Saved entries:
◇ ◇ ◇ ◇
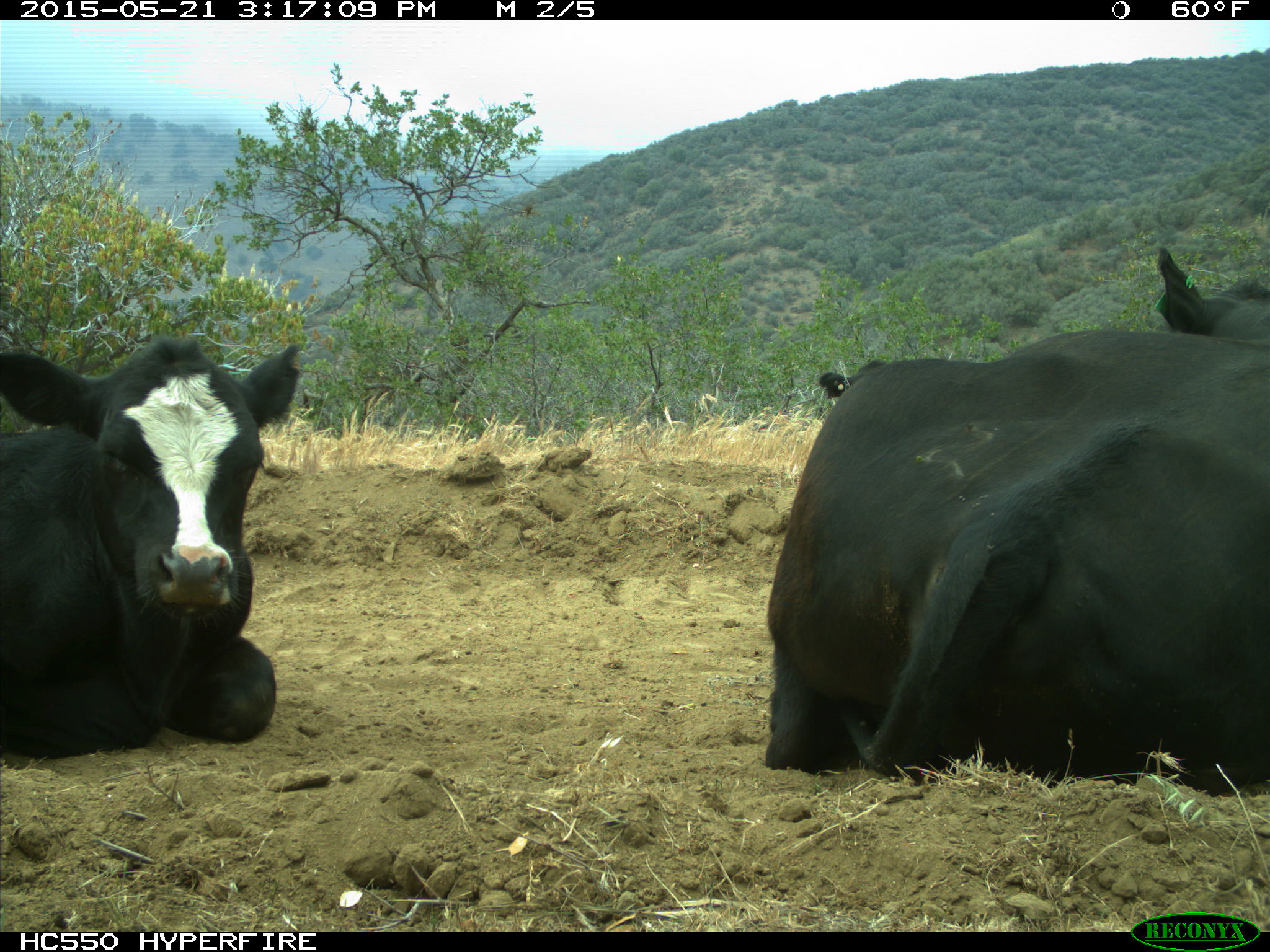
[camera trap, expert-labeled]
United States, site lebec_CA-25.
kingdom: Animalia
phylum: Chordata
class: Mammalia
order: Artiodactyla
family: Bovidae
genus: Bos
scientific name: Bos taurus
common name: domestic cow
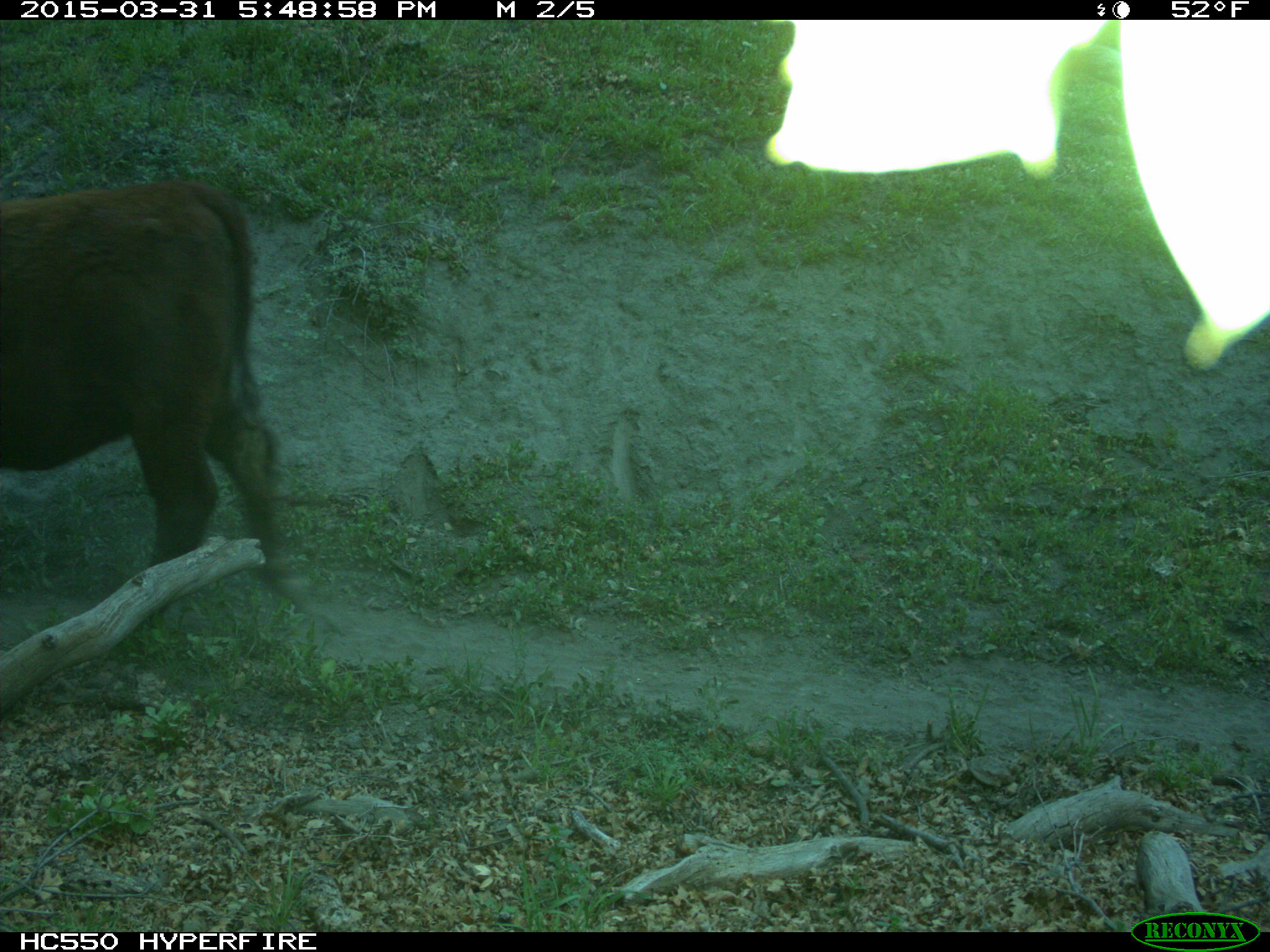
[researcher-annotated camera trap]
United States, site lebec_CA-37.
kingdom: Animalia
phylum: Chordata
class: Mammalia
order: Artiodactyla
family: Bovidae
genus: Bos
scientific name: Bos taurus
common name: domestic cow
◇ ◇ ◇ ◇
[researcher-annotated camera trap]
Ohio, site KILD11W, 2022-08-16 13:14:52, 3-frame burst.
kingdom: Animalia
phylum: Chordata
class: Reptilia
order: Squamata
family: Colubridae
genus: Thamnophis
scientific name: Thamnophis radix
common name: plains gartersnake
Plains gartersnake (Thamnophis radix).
◇ ◇ ◇ ◇
Among the lines above, find those with the word "States" and list them.

**Written response**
United States, site lebec_CA-25.
United States, site lebec_CA-37.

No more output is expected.